Wedge pillows are another option for glaucoma patients that can help keep the head elevated and reduce eye pressure while still providing some comfort while sleeping. Sleeping on a wedge-shaped pillow that elevates the head 20 degrees reduces nighttime intraocular pressure (IOP) and thereby might help control or reduce the risk of glaucoma.
Sleeping Posting That Can Worsen Glaucoma
In comparison to sleeping upright, one study found that people with worsening glaucoma on just one side were also more likely to sleep with the affected eye facing downward. The researchers say that position raises the eye’s internal pressure and probably hastens deterioration of the eye.
Side sleeping and stomach sleeping were some of the worst positions a person with glaucoma can take. Extra pressure was applied to the eye during these positions.

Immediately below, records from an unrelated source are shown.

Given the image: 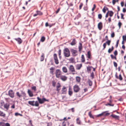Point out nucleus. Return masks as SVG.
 Instances as JSON below:
<instances>
[{
  "label": "nucleus",
  "instance_id": "f257e3e1",
  "mask_svg": "<svg viewBox=\"0 0 126 126\" xmlns=\"http://www.w3.org/2000/svg\"><path fill=\"white\" fill-rule=\"evenodd\" d=\"M64 55L65 57H68L70 56V51L68 48L64 49L63 50Z\"/></svg>",
  "mask_w": 126,
  "mask_h": 126
},
{
  "label": "nucleus",
  "instance_id": "f03ea898",
  "mask_svg": "<svg viewBox=\"0 0 126 126\" xmlns=\"http://www.w3.org/2000/svg\"><path fill=\"white\" fill-rule=\"evenodd\" d=\"M37 99L40 104H42L45 101H48V100L46 99L45 98H43L42 99L39 98V97H37Z\"/></svg>",
  "mask_w": 126,
  "mask_h": 126
},
{
  "label": "nucleus",
  "instance_id": "7ed1b4c3",
  "mask_svg": "<svg viewBox=\"0 0 126 126\" xmlns=\"http://www.w3.org/2000/svg\"><path fill=\"white\" fill-rule=\"evenodd\" d=\"M70 51L72 53V56H75L77 55V53L78 52L77 50L71 48L70 49Z\"/></svg>",
  "mask_w": 126,
  "mask_h": 126
},
{
  "label": "nucleus",
  "instance_id": "20e7f679",
  "mask_svg": "<svg viewBox=\"0 0 126 126\" xmlns=\"http://www.w3.org/2000/svg\"><path fill=\"white\" fill-rule=\"evenodd\" d=\"M55 74L56 77L57 78H59L61 74V72L59 69H57L56 71Z\"/></svg>",
  "mask_w": 126,
  "mask_h": 126
},
{
  "label": "nucleus",
  "instance_id": "39448f33",
  "mask_svg": "<svg viewBox=\"0 0 126 126\" xmlns=\"http://www.w3.org/2000/svg\"><path fill=\"white\" fill-rule=\"evenodd\" d=\"M53 57L55 64H58L59 63V62L57 58V55L56 54L54 53V54Z\"/></svg>",
  "mask_w": 126,
  "mask_h": 126
},
{
  "label": "nucleus",
  "instance_id": "423d86ee",
  "mask_svg": "<svg viewBox=\"0 0 126 126\" xmlns=\"http://www.w3.org/2000/svg\"><path fill=\"white\" fill-rule=\"evenodd\" d=\"M74 91L75 92L77 93L80 90L79 86L77 85H75L73 87Z\"/></svg>",
  "mask_w": 126,
  "mask_h": 126
},
{
  "label": "nucleus",
  "instance_id": "0eeeda50",
  "mask_svg": "<svg viewBox=\"0 0 126 126\" xmlns=\"http://www.w3.org/2000/svg\"><path fill=\"white\" fill-rule=\"evenodd\" d=\"M8 95L11 98H13L14 97V93L12 90H10L9 91Z\"/></svg>",
  "mask_w": 126,
  "mask_h": 126
},
{
  "label": "nucleus",
  "instance_id": "6e6552de",
  "mask_svg": "<svg viewBox=\"0 0 126 126\" xmlns=\"http://www.w3.org/2000/svg\"><path fill=\"white\" fill-rule=\"evenodd\" d=\"M60 79L63 81H66L67 79V77L65 76L61 75L60 76Z\"/></svg>",
  "mask_w": 126,
  "mask_h": 126
},
{
  "label": "nucleus",
  "instance_id": "1a4fd4ad",
  "mask_svg": "<svg viewBox=\"0 0 126 126\" xmlns=\"http://www.w3.org/2000/svg\"><path fill=\"white\" fill-rule=\"evenodd\" d=\"M69 70L71 72H74L75 71L74 67L73 65H70L69 68Z\"/></svg>",
  "mask_w": 126,
  "mask_h": 126
},
{
  "label": "nucleus",
  "instance_id": "9d476101",
  "mask_svg": "<svg viewBox=\"0 0 126 126\" xmlns=\"http://www.w3.org/2000/svg\"><path fill=\"white\" fill-rule=\"evenodd\" d=\"M9 106V104L8 103H5L4 105V108L6 109L7 110H8Z\"/></svg>",
  "mask_w": 126,
  "mask_h": 126
},
{
  "label": "nucleus",
  "instance_id": "9b49d317",
  "mask_svg": "<svg viewBox=\"0 0 126 126\" xmlns=\"http://www.w3.org/2000/svg\"><path fill=\"white\" fill-rule=\"evenodd\" d=\"M102 27V23L100 22L98 25V28L99 30H101Z\"/></svg>",
  "mask_w": 126,
  "mask_h": 126
},
{
  "label": "nucleus",
  "instance_id": "f8f14e48",
  "mask_svg": "<svg viewBox=\"0 0 126 126\" xmlns=\"http://www.w3.org/2000/svg\"><path fill=\"white\" fill-rule=\"evenodd\" d=\"M14 39L19 44H20L22 42V40H21V38H16Z\"/></svg>",
  "mask_w": 126,
  "mask_h": 126
},
{
  "label": "nucleus",
  "instance_id": "ddd939ff",
  "mask_svg": "<svg viewBox=\"0 0 126 126\" xmlns=\"http://www.w3.org/2000/svg\"><path fill=\"white\" fill-rule=\"evenodd\" d=\"M110 116L113 118H115L116 119L119 120V116H117L115 115L112 114L110 115Z\"/></svg>",
  "mask_w": 126,
  "mask_h": 126
},
{
  "label": "nucleus",
  "instance_id": "4468645a",
  "mask_svg": "<svg viewBox=\"0 0 126 126\" xmlns=\"http://www.w3.org/2000/svg\"><path fill=\"white\" fill-rule=\"evenodd\" d=\"M28 93L29 94V96L30 97L32 96H33V94L32 92L30 90H28Z\"/></svg>",
  "mask_w": 126,
  "mask_h": 126
},
{
  "label": "nucleus",
  "instance_id": "2eb2a0df",
  "mask_svg": "<svg viewBox=\"0 0 126 126\" xmlns=\"http://www.w3.org/2000/svg\"><path fill=\"white\" fill-rule=\"evenodd\" d=\"M87 83L90 86H91L92 85L93 82L92 81L89 79L87 81Z\"/></svg>",
  "mask_w": 126,
  "mask_h": 126
},
{
  "label": "nucleus",
  "instance_id": "dca6fc26",
  "mask_svg": "<svg viewBox=\"0 0 126 126\" xmlns=\"http://www.w3.org/2000/svg\"><path fill=\"white\" fill-rule=\"evenodd\" d=\"M5 115L6 114L4 113L0 110V116L4 117H5Z\"/></svg>",
  "mask_w": 126,
  "mask_h": 126
},
{
  "label": "nucleus",
  "instance_id": "f3484780",
  "mask_svg": "<svg viewBox=\"0 0 126 126\" xmlns=\"http://www.w3.org/2000/svg\"><path fill=\"white\" fill-rule=\"evenodd\" d=\"M76 44V40L75 39H73L71 43L70 44L72 46H73L75 45Z\"/></svg>",
  "mask_w": 126,
  "mask_h": 126
},
{
  "label": "nucleus",
  "instance_id": "a211bd4d",
  "mask_svg": "<svg viewBox=\"0 0 126 126\" xmlns=\"http://www.w3.org/2000/svg\"><path fill=\"white\" fill-rule=\"evenodd\" d=\"M93 68V67L90 66H89L87 67V71L88 73H89V72L91 71V68Z\"/></svg>",
  "mask_w": 126,
  "mask_h": 126
},
{
  "label": "nucleus",
  "instance_id": "6ab92c4d",
  "mask_svg": "<svg viewBox=\"0 0 126 126\" xmlns=\"http://www.w3.org/2000/svg\"><path fill=\"white\" fill-rule=\"evenodd\" d=\"M62 70L63 71L64 73H66L67 72V69L66 67H63L62 68Z\"/></svg>",
  "mask_w": 126,
  "mask_h": 126
},
{
  "label": "nucleus",
  "instance_id": "aec40b11",
  "mask_svg": "<svg viewBox=\"0 0 126 126\" xmlns=\"http://www.w3.org/2000/svg\"><path fill=\"white\" fill-rule=\"evenodd\" d=\"M77 123L79 125H80L81 124V121L79 120V118H78L76 119Z\"/></svg>",
  "mask_w": 126,
  "mask_h": 126
},
{
  "label": "nucleus",
  "instance_id": "412c9836",
  "mask_svg": "<svg viewBox=\"0 0 126 126\" xmlns=\"http://www.w3.org/2000/svg\"><path fill=\"white\" fill-rule=\"evenodd\" d=\"M107 112V111H105L103 112H102L101 113L96 115V117H99V116L103 115H104V114L105 113H106Z\"/></svg>",
  "mask_w": 126,
  "mask_h": 126
},
{
  "label": "nucleus",
  "instance_id": "4be33fe9",
  "mask_svg": "<svg viewBox=\"0 0 126 126\" xmlns=\"http://www.w3.org/2000/svg\"><path fill=\"white\" fill-rule=\"evenodd\" d=\"M82 48V44L81 43H79V50L80 51H81Z\"/></svg>",
  "mask_w": 126,
  "mask_h": 126
},
{
  "label": "nucleus",
  "instance_id": "5701e85b",
  "mask_svg": "<svg viewBox=\"0 0 126 126\" xmlns=\"http://www.w3.org/2000/svg\"><path fill=\"white\" fill-rule=\"evenodd\" d=\"M34 101H28V103L32 106H34Z\"/></svg>",
  "mask_w": 126,
  "mask_h": 126
},
{
  "label": "nucleus",
  "instance_id": "b1692460",
  "mask_svg": "<svg viewBox=\"0 0 126 126\" xmlns=\"http://www.w3.org/2000/svg\"><path fill=\"white\" fill-rule=\"evenodd\" d=\"M44 53H42L41 57L40 58V61H43L44 59Z\"/></svg>",
  "mask_w": 126,
  "mask_h": 126
},
{
  "label": "nucleus",
  "instance_id": "393cba45",
  "mask_svg": "<svg viewBox=\"0 0 126 126\" xmlns=\"http://www.w3.org/2000/svg\"><path fill=\"white\" fill-rule=\"evenodd\" d=\"M76 81L78 82H79L80 81V78L79 77H77L76 78Z\"/></svg>",
  "mask_w": 126,
  "mask_h": 126
},
{
  "label": "nucleus",
  "instance_id": "a878e982",
  "mask_svg": "<svg viewBox=\"0 0 126 126\" xmlns=\"http://www.w3.org/2000/svg\"><path fill=\"white\" fill-rule=\"evenodd\" d=\"M113 47L112 46L111 48H110L108 50V52L109 53H110L113 49Z\"/></svg>",
  "mask_w": 126,
  "mask_h": 126
},
{
  "label": "nucleus",
  "instance_id": "bb28decb",
  "mask_svg": "<svg viewBox=\"0 0 126 126\" xmlns=\"http://www.w3.org/2000/svg\"><path fill=\"white\" fill-rule=\"evenodd\" d=\"M81 61L83 63L85 61V59L84 57V56L83 55H82L81 56Z\"/></svg>",
  "mask_w": 126,
  "mask_h": 126
},
{
  "label": "nucleus",
  "instance_id": "cd10ccee",
  "mask_svg": "<svg viewBox=\"0 0 126 126\" xmlns=\"http://www.w3.org/2000/svg\"><path fill=\"white\" fill-rule=\"evenodd\" d=\"M16 96L19 98H20L22 96V95L20 94L18 92H17L16 93Z\"/></svg>",
  "mask_w": 126,
  "mask_h": 126
},
{
  "label": "nucleus",
  "instance_id": "c85d7f7f",
  "mask_svg": "<svg viewBox=\"0 0 126 126\" xmlns=\"http://www.w3.org/2000/svg\"><path fill=\"white\" fill-rule=\"evenodd\" d=\"M22 95V96L24 97L25 96H26V94L23 91H21V94Z\"/></svg>",
  "mask_w": 126,
  "mask_h": 126
},
{
  "label": "nucleus",
  "instance_id": "c756f323",
  "mask_svg": "<svg viewBox=\"0 0 126 126\" xmlns=\"http://www.w3.org/2000/svg\"><path fill=\"white\" fill-rule=\"evenodd\" d=\"M36 12L37 14L38 15L41 16L42 15V13L39 11H36Z\"/></svg>",
  "mask_w": 126,
  "mask_h": 126
},
{
  "label": "nucleus",
  "instance_id": "7c9ffc66",
  "mask_svg": "<svg viewBox=\"0 0 126 126\" xmlns=\"http://www.w3.org/2000/svg\"><path fill=\"white\" fill-rule=\"evenodd\" d=\"M109 15L110 16V17H111L112 16L113 14V12L112 11H109Z\"/></svg>",
  "mask_w": 126,
  "mask_h": 126
},
{
  "label": "nucleus",
  "instance_id": "2f4dec72",
  "mask_svg": "<svg viewBox=\"0 0 126 126\" xmlns=\"http://www.w3.org/2000/svg\"><path fill=\"white\" fill-rule=\"evenodd\" d=\"M82 66V65L81 64L78 65L77 67V69L78 70L80 69L81 67Z\"/></svg>",
  "mask_w": 126,
  "mask_h": 126
},
{
  "label": "nucleus",
  "instance_id": "473e14b6",
  "mask_svg": "<svg viewBox=\"0 0 126 126\" xmlns=\"http://www.w3.org/2000/svg\"><path fill=\"white\" fill-rule=\"evenodd\" d=\"M69 60L71 63H73L74 61V59L73 58H71L69 59Z\"/></svg>",
  "mask_w": 126,
  "mask_h": 126
},
{
  "label": "nucleus",
  "instance_id": "72a5a7b5",
  "mask_svg": "<svg viewBox=\"0 0 126 126\" xmlns=\"http://www.w3.org/2000/svg\"><path fill=\"white\" fill-rule=\"evenodd\" d=\"M45 37H44V36H43L41 37L40 39V41L42 42H43L45 41Z\"/></svg>",
  "mask_w": 126,
  "mask_h": 126
},
{
  "label": "nucleus",
  "instance_id": "f704fd0d",
  "mask_svg": "<svg viewBox=\"0 0 126 126\" xmlns=\"http://www.w3.org/2000/svg\"><path fill=\"white\" fill-rule=\"evenodd\" d=\"M94 74L93 72H92L90 74V77L92 79H93L94 78Z\"/></svg>",
  "mask_w": 126,
  "mask_h": 126
},
{
  "label": "nucleus",
  "instance_id": "c9c22d12",
  "mask_svg": "<svg viewBox=\"0 0 126 126\" xmlns=\"http://www.w3.org/2000/svg\"><path fill=\"white\" fill-rule=\"evenodd\" d=\"M31 89L32 90L35 91L36 90V88L35 86H33L31 87Z\"/></svg>",
  "mask_w": 126,
  "mask_h": 126
},
{
  "label": "nucleus",
  "instance_id": "e433bc0d",
  "mask_svg": "<svg viewBox=\"0 0 126 126\" xmlns=\"http://www.w3.org/2000/svg\"><path fill=\"white\" fill-rule=\"evenodd\" d=\"M91 54L90 53V52L89 51L87 52V57L89 59L90 58Z\"/></svg>",
  "mask_w": 126,
  "mask_h": 126
},
{
  "label": "nucleus",
  "instance_id": "4c0bfd02",
  "mask_svg": "<svg viewBox=\"0 0 126 126\" xmlns=\"http://www.w3.org/2000/svg\"><path fill=\"white\" fill-rule=\"evenodd\" d=\"M70 87L69 88V91H68V94H69L71 96L72 95V91H70Z\"/></svg>",
  "mask_w": 126,
  "mask_h": 126
},
{
  "label": "nucleus",
  "instance_id": "58836bf2",
  "mask_svg": "<svg viewBox=\"0 0 126 126\" xmlns=\"http://www.w3.org/2000/svg\"><path fill=\"white\" fill-rule=\"evenodd\" d=\"M88 114L90 118H92L93 119H94V117L93 116L92 114L90 112H89Z\"/></svg>",
  "mask_w": 126,
  "mask_h": 126
},
{
  "label": "nucleus",
  "instance_id": "ea45409f",
  "mask_svg": "<svg viewBox=\"0 0 126 126\" xmlns=\"http://www.w3.org/2000/svg\"><path fill=\"white\" fill-rule=\"evenodd\" d=\"M111 42V41L110 40H108L105 43H107L108 46L110 45Z\"/></svg>",
  "mask_w": 126,
  "mask_h": 126
},
{
  "label": "nucleus",
  "instance_id": "a19ab883",
  "mask_svg": "<svg viewBox=\"0 0 126 126\" xmlns=\"http://www.w3.org/2000/svg\"><path fill=\"white\" fill-rule=\"evenodd\" d=\"M62 91L63 92H65L66 91V88L64 87H63V88L62 89Z\"/></svg>",
  "mask_w": 126,
  "mask_h": 126
},
{
  "label": "nucleus",
  "instance_id": "79ce46f5",
  "mask_svg": "<svg viewBox=\"0 0 126 126\" xmlns=\"http://www.w3.org/2000/svg\"><path fill=\"white\" fill-rule=\"evenodd\" d=\"M15 115L16 116H18V115H19L21 116H22V114H21L19 113H17V112L15 113Z\"/></svg>",
  "mask_w": 126,
  "mask_h": 126
},
{
  "label": "nucleus",
  "instance_id": "37998d69",
  "mask_svg": "<svg viewBox=\"0 0 126 126\" xmlns=\"http://www.w3.org/2000/svg\"><path fill=\"white\" fill-rule=\"evenodd\" d=\"M39 104L37 101H36L35 102V104H34V106H39Z\"/></svg>",
  "mask_w": 126,
  "mask_h": 126
},
{
  "label": "nucleus",
  "instance_id": "c03bdc74",
  "mask_svg": "<svg viewBox=\"0 0 126 126\" xmlns=\"http://www.w3.org/2000/svg\"><path fill=\"white\" fill-rule=\"evenodd\" d=\"M0 126H5V123L3 122H0Z\"/></svg>",
  "mask_w": 126,
  "mask_h": 126
},
{
  "label": "nucleus",
  "instance_id": "a18cd8bd",
  "mask_svg": "<svg viewBox=\"0 0 126 126\" xmlns=\"http://www.w3.org/2000/svg\"><path fill=\"white\" fill-rule=\"evenodd\" d=\"M69 123L68 122L65 123L64 124H63V126H69Z\"/></svg>",
  "mask_w": 126,
  "mask_h": 126
},
{
  "label": "nucleus",
  "instance_id": "49530a36",
  "mask_svg": "<svg viewBox=\"0 0 126 126\" xmlns=\"http://www.w3.org/2000/svg\"><path fill=\"white\" fill-rule=\"evenodd\" d=\"M80 17V15L79 14L77 15V16L75 18V19H78L79 17Z\"/></svg>",
  "mask_w": 126,
  "mask_h": 126
},
{
  "label": "nucleus",
  "instance_id": "de8ad7c7",
  "mask_svg": "<svg viewBox=\"0 0 126 126\" xmlns=\"http://www.w3.org/2000/svg\"><path fill=\"white\" fill-rule=\"evenodd\" d=\"M102 15L101 14H99L98 15V17L99 19H101L102 18Z\"/></svg>",
  "mask_w": 126,
  "mask_h": 126
},
{
  "label": "nucleus",
  "instance_id": "09e8293b",
  "mask_svg": "<svg viewBox=\"0 0 126 126\" xmlns=\"http://www.w3.org/2000/svg\"><path fill=\"white\" fill-rule=\"evenodd\" d=\"M120 80H122L123 79V78L121 76V75L120 74L119 75V77H118V79Z\"/></svg>",
  "mask_w": 126,
  "mask_h": 126
},
{
  "label": "nucleus",
  "instance_id": "8fccbe9b",
  "mask_svg": "<svg viewBox=\"0 0 126 126\" xmlns=\"http://www.w3.org/2000/svg\"><path fill=\"white\" fill-rule=\"evenodd\" d=\"M83 5V4L82 3H80V5L79 6V9L80 10L81 9V8H82Z\"/></svg>",
  "mask_w": 126,
  "mask_h": 126
},
{
  "label": "nucleus",
  "instance_id": "3c124183",
  "mask_svg": "<svg viewBox=\"0 0 126 126\" xmlns=\"http://www.w3.org/2000/svg\"><path fill=\"white\" fill-rule=\"evenodd\" d=\"M105 105L106 106H108V105H109L110 106H114V104H110L109 103H108L107 104H105Z\"/></svg>",
  "mask_w": 126,
  "mask_h": 126
},
{
  "label": "nucleus",
  "instance_id": "603ef678",
  "mask_svg": "<svg viewBox=\"0 0 126 126\" xmlns=\"http://www.w3.org/2000/svg\"><path fill=\"white\" fill-rule=\"evenodd\" d=\"M122 37L123 40L126 41V35L125 36H123Z\"/></svg>",
  "mask_w": 126,
  "mask_h": 126
},
{
  "label": "nucleus",
  "instance_id": "864d4df0",
  "mask_svg": "<svg viewBox=\"0 0 126 126\" xmlns=\"http://www.w3.org/2000/svg\"><path fill=\"white\" fill-rule=\"evenodd\" d=\"M56 83L54 81H52V85L53 87H55V86Z\"/></svg>",
  "mask_w": 126,
  "mask_h": 126
},
{
  "label": "nucleus",
  "instance_id": "5fc2aeb1",
  "mask_svg": "<svg viewBox=\"0 0 126 126\" xmlns=\"http://www.w3.org/2000/svg\"><path fill=\"white\" fill-rule=\"evenodd\" d=\"M122 23L120 22V21H119V22L118 23V25L119 26V28H120L121 27V25H122Z\"/></svg>",
  "mask_w": 126,
  "mask_h": 126
},
{
  "label": "nucleus",
  "instance_id": "6e6d98bb",
  "mask_svg": "<svg viewBox=\"0 0 126 126\" xmlns=\"http://www.w3.org/2000/svg\"><path fill=\"white\" fill-rule=\"evenodd\" d=\"M113 63L114 66L115 67H117V63L115 62H113Z\"/></svg>",
  "mask_w": 126,
  "mask_h": 126
},
{
  "label": "nucleus",
  "instance_id": "4d7b16f0",
  "mask_svg": "<svg viewBox=\"0 0 126 126\" xmlns=\"http://www.w3.org/2000/svg\"><path fill=\"white\" fill-rule=\"evenodd\" d=\"M105 6H104V8L102 9V11L104 13H105L106 12V9H105Z\"/></svg>",
  "mask_w": 126,
  "mask_h": 126
},
{
  "label": "nucleus",
  "instance_id": "13d9d810",
  "mask_svg": "<svg viewBox=\"0 0 126 126\" xmlns=\"http://www.w3.org/2000/svg\"><path fill=\"white\" fill-rule=\"evenodd\" d=\"M110 114V113H105L103 115L104 116H107L109 115Z\"/></svg>",
  "mask_w": 126,
  "mask_h": 126
},
{
  "label": "nucleus",
  "instance_id": "bf43d9fd",
  "mask_svg": "<svg viewBox=\"0 0 126 126\" xmlns=\"http://www.w3.org/2000/svg\"><path fill=\"white\" fill-rule=\"evenodd\" d=\"M119 41V40H118L116 42V47H117L118 46Z\"/></svg>",
  "mask_w": 126,
  "mask_h": 126
},
{
  "label": "nucleus",
  "instance_id": "052dcab7",
  "mask_svg": "<svg viewBox=\"0 0 126 126\" xmlns=\"http://www.w3.org/2000/svg\"><path fill=\"white\" fill-rule=\"evenodd\" d=\"M103 50H104L106 48V43H104L103 45Z\"/></svg>",
  "mask_w": 126,
  "mask_h": 126
},
{
  "label": "nucleus",
  "instance_id": "680f3d73",
  "mask_svg": "<svg viewBox=\"0 0 126 126\" xmlns=\"http://www.w3.org/2000/svg\"><path fill=\"white\" fill-rule=\"evenodd\" d=\"M114 36H115L114 33V32H113L112 33H111V37H112L113 38L114 37Z\"/></svg>",
  "mask_w": 126,
  "mask_h": 126
},
{
  "label": "nucleus",
  "instance_id": "e2e57ef3",
  "mask_svg": "<svg viewBox=\"0 0 126 126\" xmlns=\"http://www.w3.org/2000/svg\"><path fill=\"white\" fill-rule=\"evenodd\" d=\"M58 54L59 56L61 55V50L60 49H59L58 52Z\"/></svg>",
  "mask_w": 126,
  "mask_h": 126
},
{
  "label": "nucleus",
  "instance_id": "0e129e2a",
  "mask_svg": "<svg viewBox=\"0 0 126 126\" xmlns=\"http://www.w3.org/2000/svg\"><path fill=\"white\" fill-rule=\"evenodd\" d=\"M118 53L117 51L116 50H115L114 52V54L116 56L117 55Z\"/></svg>",
  "mask_w": 126,
  "mask_h": 126
},
{
  "label": "nucleus",
  "instance_id": "69168bd1",
  "mask_svg": "<svg viewBox=\"0 0 126 126\" xmlns=\"http://www.w3.org/2000/svg\"><path fill=\"white\" fill-rule=\"evenodd\" d=\"M96 7V5L95 4L94 5L92 9V11H93L94 10V9Z\"/></svg>",
  "mask_w": 126,
  "mask_h": 126
},
{
  "label": "nucleus",
  "instance_id": "338daca9",
  "mask_svg": "<svg viewBox=\"0 0 126 126\" xmlns=\"http://www.w3.org/2000/svg\"><path fill=\"white\" fill-rule=\"evenodd\" d=\"M112 2L113 4V5H114L115 4V2H116L115 0H113Z\"/></svg>",
  "mask_w": 126,
  "mask_h": 126
},
{
  "label": "nucleus",
  "instance_id": "774afa93",
  "mask_svg": "<svg viewBox=\"0 0 126 126\" xmlns=\"http://www.w3.org/2000/svg\"><path fill=\"white\" fill-rule=\"evenodd\" d=\"M5 126H10V125L8 123H5Z\"/></svg>",
  "mask_w": 126,
  "mask_h": 126
}]
</instances>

Sleeping on the back also applies pressure almost equally to other positions.
Glaucoma patients have little choice but to find a way to sleep comfortably while applying zero pressure on the eyes, which means sleeping upright.
Effect Of Different Sleeping Positions for Glaucoma Patients
Glaucoma patients can do many things to help manage their eye disease. Patients can follow a regiment of medications and look to proper diet. Sleep position is also an important factor for glaucoma patients.
When glaucoma patients slept on their back, side or stomach, pressure increased on the eye. This applied pressure, due mainly to gravity, lasted up to eight hours while glaucoma patients slept. This further increased damage to the eye long-term, including leading to blindness.
Glaucoma patients must look to other sleeping positions that reduce eye pressure. This could be sleeping upright or with a wedge pillow that keeps the head elevated enough to reduce pressure.